Guleid is an ardent unionist who is linked to being the mastermind of the many sabotage programmes the Farmajo trained against Somaliland and its political and economic development.

He is one of two top Somaliland-born leaders who are tasked to supervise the selection of MPs for Somaliland in the federal parliament.Image

How Guleid could reconcile people in Somaliland freely and fairly electing their parliamentary MPs in a 1P-1V election, drawing from a 30-year experience behind them since they struck out on their own in 1991, and the selection he and Hashi are picking from economic migrants in Mogadishu behind closely guarded doors, is a subject for an interesting study by itself.

Meanwhile, Somalia looks on in consternation as another chapter of the fast-paced attainments of Somaliland takes hold of world imagination, genuine interest.

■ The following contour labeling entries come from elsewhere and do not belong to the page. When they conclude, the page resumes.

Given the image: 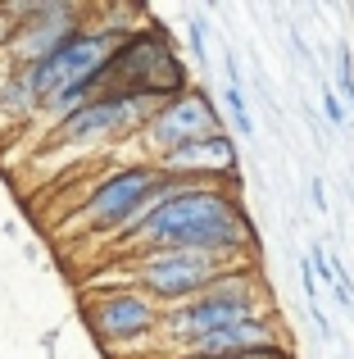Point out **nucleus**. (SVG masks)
Returning <instances> with one entry per match:
<instances>
[{
  "label": "nucleus",
  "instance_id": "nucleus-14",
  "mask_svg": "<svg viewBox=\"0 0 354 359\" xmlns=\"http://www.w3.org/2000/svg\"><path fill=\"white\" fill-rule=\"evenodd\" d=\"M186 41H191L195 60H204V55H209V23H204V18H191V23H186Z\"/></svg>",
  "mask_w": 354,
  "mask_h": 359
},
{
  "label": "nucleus",
  "instance_id": "nucleus-6",
  "mask_svg": "<svg viewBox=\"0 0 354 359\" xmlns=\"http://www.w3.org/2000/svg\"><path fill=\"white\" fill-rule=\"evenodd\" d=\"M155 114V105L146 96H96L78 109V114L59 118L55 128H45L41 150H96L114 146V141L141 137L146 118Z\"/></svg>",
  "mask_w": 354,
  "mask_h": 359
},
{
  "label": "nucleus",
  "instance_id": "nucleus-7",
  "mask_svg": "<svg viewBox=\"0 0 354 359\" xmlns=\"http://www.w3.org/2000/svg\"><path fill=\"white\" fill-rule=\"evenodd\" d=\"M5 14L14 18V41L5 55L9 69L50 60L64 41H73L91 23V9L73 5V0H14V5H5Z\"/></svg>",
  "mask_w": 354,
  "mask_h": 359
},
{
  "label": "nucleus",
  "instance_id": "nucleus-4",
  "mask_svg": "<svg viewBox=\"0 0 354 359\" xmlns=\"http://www.w3.org/2000/svg\"><path fill=\"white\" fill-rule=\"evenodd\" d=\"M136 27L118 23V18H105V23H87L73 41H64L50 60L41 64H23V82L32 87L36 100L55 96V91H69V87H96V78L105 73V64L114 60V50L132 36Z\"/></svg>",
  "mask_w": 354,
  "mask_h": 359
},
{
  "label": "nucleus",
  "instance_id": "nucleus-12",
  "mask_svg": "<svg viewBox=\"0 0 354 359\" xmlns=\"http://www.w3.org/2000/svg\"><path fill=\"white\" fill-rule=\"evenodd\" d=\"M309 269H313V282L323 278V287H337V259H332L327 250H323V241H309Z\"/></svg>",
  "mask_w": 354,
  "mask_h": 359
},
{
  "label": "nucleus",
  "instance_id": "nucleus-11",
  "mask_svg": "<svg viewBox=\"0 0 354 359\" xmlns=\"http://www.w3.org/2000/svg\"><path fill=\"white\" fill-rule=\"evenodd\" d=\"M218 100H222V109H227V118H232V128H236V137L255 141V114H250V105H246V91H241V87H222Z\"/></svg>",
  "mask_w": 354,
  "mask_h": 359
},
{
  "label": "nucleus",
  "instance_id": "nucleus-19",
  "mask_svg": "<svg viewBox=\"0 0 354 359\" xmlns=\"http://www.w3.org/2000/svg\"><path fill=\"white\" fill-rule=\"evenodd\" d=\"M309 314H313V323H318V332H323V337H332V323H327V314H323V309H318V305H313V309H309Z\"/></svg>",
  "mask_w": 354,
  "mask_h": 359
},
{
  "label": "nucleus",
  "instance_id": "nucleus-17",
  "mask_svg": "<svg viewBox=\"0 0 354 359\" xmlns=\"http://www.w3.org/2000/svg\"><path fill=\"white\" fill-rule=\"evenodd\" d=\"M9 41H14V18H9L5 5H0V55H9Z\"/></svg>",
  "mask_w": 354,
  "mask_h": 359
},
{
  "label": "nucleus",
  "instance_id": "nucleus-16",
  "mask_svg": "<svg viewBox=\"0 0 354 359\" xmlns=\"http://www.w3.org/2000/svg\"><path fill=\"white\" fill-rule=\"evenodd\" d=\"M177 359H291V351H255V355H177Z\"/></svg>",
  "mask_w": 354,
  "mask_h": 359
},
{
  "label": "nucleus",
  "instance_id": "nucleus-13",
  "mask_svg": "<svg viewBox=\"0 0 354 359\" xmlns=\"http://www.w3.org/2000/svg\"><path fill=\"white\" fill-rule=\"evenodd\" d=\"M337 82H341V96H346V105L354 109V55H350L346 41L337 46Z\"/></svg>",
  "mask_w": 354,
  "mask_h": 359
},
{
  "label": "nucleus",
  "instance_id": "nucleus-20",
  "mask_svg": "<svg viewBox=\"0 0 354 359\" xmlns=\"http://www.w3.org/2000/svg\"><path fill=\"white\" fill-rule=\"evenodd\" d=\"M5 78H9V60L0 55V87H5Z\"/></svg>",
  "mask_w": 354,
  "mask_h": 359
},
{
  "label": "nucleus",
  "instance_id": "nucleus-10",
  "mask_svg": "<svg viewBox=\"0 0 354 359\" xmlns=\"http://www.w3.org/2000/svg\"><path fill=\"white\" fill-rule=\"evenodd\" d=\"M36 109H41V100L32 96V87L23 82V73L9 69L5 87H0V128H23V123L36 118Z\"/></svg>",
  "mask_w": 354,
  "mask_h": 359
},
{
  "label": "nucleus",
  "instance_id": "nucleus-5",
  "mask_svg": "<svg viewBox=\"0 0 354 359\" xmlns=\"http://www.w3.org/2000/svg\"><path fill=\"white\" fill-rule=\"evenodd\" d=\"M227 269H241V264H227V259H218V255H200V250H141V255H127L132 282L160 309H173V305H182V300L204 296Z\"/></svg>",
  "mask_w": 354,
  "mask_h": 359
},
{
  "label": "nucleus",
  "instance_id": "nucleus-9",
  "mask_svg": "<svg viewBox=\"0 0 354 359\" xmlns=\"http://www.w3.org/2000/svg\"><path fill=\"white\" fill-rule=\"evenodd\" d=\"M82 314H87V327L96 332V341L105 346L150 341V337H160V323H164V309L141 287H114V291H100V296H87Z\"/></svg>",
  "mask_w": 354,
  "mask_h": 359
},
{
  "label": "nucleus",
  "instance_id": "nucleus-1",
  "mask_svg": "<svg viewBox=\"0 0 354 359\" xmlns=\"http://www.w3.org/2000/svg\"><path fill=\"white\" fill-rule=\"evenodd\" d=\"M114 245L127 255L141 250H200L227 264H250L259 245V228L246 214L241 187H182L164 205L118 232Z\"/></svg>",
  "mask_w": 354,
  "mask_h": 359
},
{
  "label": "nucleus",
  "instance_id": "nucleus-15",
  "mask_svg": "<svg viewBox=\"0 0 354 359\" xmlns=\"http://www.w3.org/2000/svg\"><path fill=\"white\" fill-rule=\"evenodd\" d=\"M323 109H327L332 128H341V123H346V105H341V96H337L332 87H323Z\"/></svg>",
  "mask_w": 354,
  "mask_h": 359
},
{
  "label": "nucleus",
  "instance_id": "nucleus-2",
  "mask_svg": "<svg viewBox=\"0 0 354 359\" xmlns=\"http://www.w3.org/2000/svg\"><path fill=\"white\" fill-rule=\"evenodd\" d=\"M182 91H191V69L164 23L136 27L96 78V96H146L150 105H164Z\"/></svg>",
  "mask_w": 354,
  "mask_h": 359
},
{
  "label": "nucleus",
  "instance_id": "nucleus-8",
  "mask_svg": "<svg viewBox=\"0 0 354 359\" xmlns=\"http://www.w3.org/2000/svg\"><path fill=\"white\" fill-rule=\"evenodd\" d=\"M218 132H222V114H218V105H213V96L200 91V87H191V91H182V96L155 105V114L146 118V128H141V146L150 150L155 159H164L182 146L218 137Z\"/></svg>",
  "mask_w": 354,
  "mask_h": 359
},
{
  "label": "nucleus",
  "instance_id": "nucleus-3",
  "mask_svg": "<svg viewBox=\"0 0 354 359\" xmlns=\"http://www.w3.org/2000/svg\"><path fill=\"white\" fill-rule=\"evenodd\" d=\"M268 309H273L268 282L255 273V264H241V269L222 273L204 296L164 309L160 341L177 346V355H182L186 346H195L200 337H213V332H222V327H236V323H246V318H255V314H268Z\"/></svg>",
  "mask_w": 354,
  "mask_h": 359
},
{
  "label": "nucleus",
  "instance_id": "nucleus-18",
  "mask_svg": "<svg viewBox=\"0 0 354 359\" xmlns=\"http://www.w3.org/2000/svg\"><path fill=\"white\" fill-rule=\"evenodd\" d=\"M309 196H313V210H327V187H323V177L309 182Z\"/></svg>",
  "mask_w": 354,
  "mask_h": 359
}]
</instances>
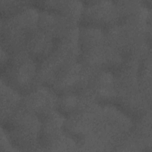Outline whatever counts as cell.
<instances>
[{
    "instance_id": "277c9868",
    "label": "cell",
    "mask_w": 152,
    "mask_h": 152,
    "mask_svg": "<svg viewBox=\"0 0 152 152\" xmlns=\"http://www.w3.org/2000/svg\"><path fill=\"white\" fill-rule=\"evenodd\" d=\"M76 23L56 12L46 10L39 12L38 28L59 40L69 34L75 27Z\"/></svg>"
},
{
    "instance_id": "5b68a950",
    "label": "cell",
    "mask_w": 152,
    "mask_h": 152,
    "mask_svg": "<svg viewBox=\"0 0 152 152\" xmlns=\"http://www.w3.org/2000/svg\"><path fill=\"white\" fill-rule=\"evenodd\" d=\"M55 45L53 38L37 27L29 35L26 51L35 61L42 62L52 52Z\"/></svg>"
},
{
    "instance_id": "7a4b0ae2",
    "label": "cell",
    "mask_w": 152,
    "mask_h": 152,
    "mask_svg": "<svg viewBox=\"0 0 152 152\" xmlns=\"http://www.w3.org/2000/svg\"><path fill=\"white\" fill-rule=\"evenodd\" d=\"M81 19L87 23L86 26L108 28L119 21V15L115 2L98 1L84 4Z\"/></svg>"
},
{
    "instance_id": "52a82bcc",
    "label": "cell",
    "mask_w": 152,
    "mask_h": 152,
    "mask_svg": "<svg viewBox=\"0 0 152 152\" xmlns=\"http://www.w3.org/2000/svg\"><path fill=\"white\" fill-rule=\"evenodd\" d=\"M22 98L21 94L4 83L1 82V116L7 120L20 107Z\"/></svg>"
},
{
    "instance_id": "6da1fadb",
    "label": "cell",
    "mask_w": 152,
    "mask_h": 152,
    "mask_svg": "<svg viewBox=\"0 0 152 152\" xmlns=\"http://www.w3.org/2000/svg\"><path fill=\"white\" fill-rule=\"evenodd\" d=\"M7 63L5 70L7 84L21 95H26L36 88L38 67L36 62L26 50L14 54Z\"/></svg>"
},
{
    "instance_id": "3957f363",
    "label": "cell",
    "mask_w": 152,
    "mask_h": 152,
    "mask_svg": "<svg viewBox=\"0 0 152 152\" xmlns=\"http://www.w3.org/2000/svg\"><path fill=\"white\" fill-rule=\"evenodd\" d=\"M58 97L55 91L46 86L35 88L22 98L20 106L39 117L46 116L56 107Z\"/></svg>"
},
{
    "instance_id": "8992f818",
    "label": "cell",
    "mask_w": 152,
    "mask_h": 152,
    "mask_svg": "<svg viewBox=\"0 0 152 152\" xmlns=\"http://www.w3.org/2000/svg\"><path fill=\"white\" fill-rule=\"evenodd\" d=\"M45 10L65 16L74 22L81 19L84 4L78 1H51L43 2Z\"/></svg>"
}]
</instances>
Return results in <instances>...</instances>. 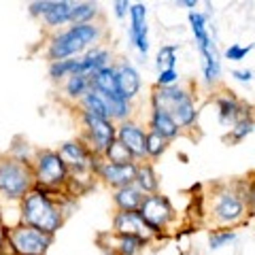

Somaliland has suffered thirty years under Somalia-dominated administrations which lasted from 1960-1991. It struck out on its own on 18 May 1991 proclaiming the full restoration of the internationally recognized independence and statehood it lost to a zealous merger with Somalia on 1 July 1960. From then on it built a thriving beacon of democracy in the Horn of Africa from ashes and shambles left behind by a vindictive regime.

The model of grassroots, relatively unsupported, customary peace-building model the country perfected, marrying the traditional to contemporary governance mechanisms, could have been perfect for many conflict areas to adopt including a Somalia still clinging to a defunct union dream, observers point out.

Whatever the case, Somaliland, certainly, will not be the same in the eyes of the world after this eighth 1P-1V election. Perhaps it is where this wind is blowing which inspired Gulaid’s departure from Villa Somalia’s usual assault tactics.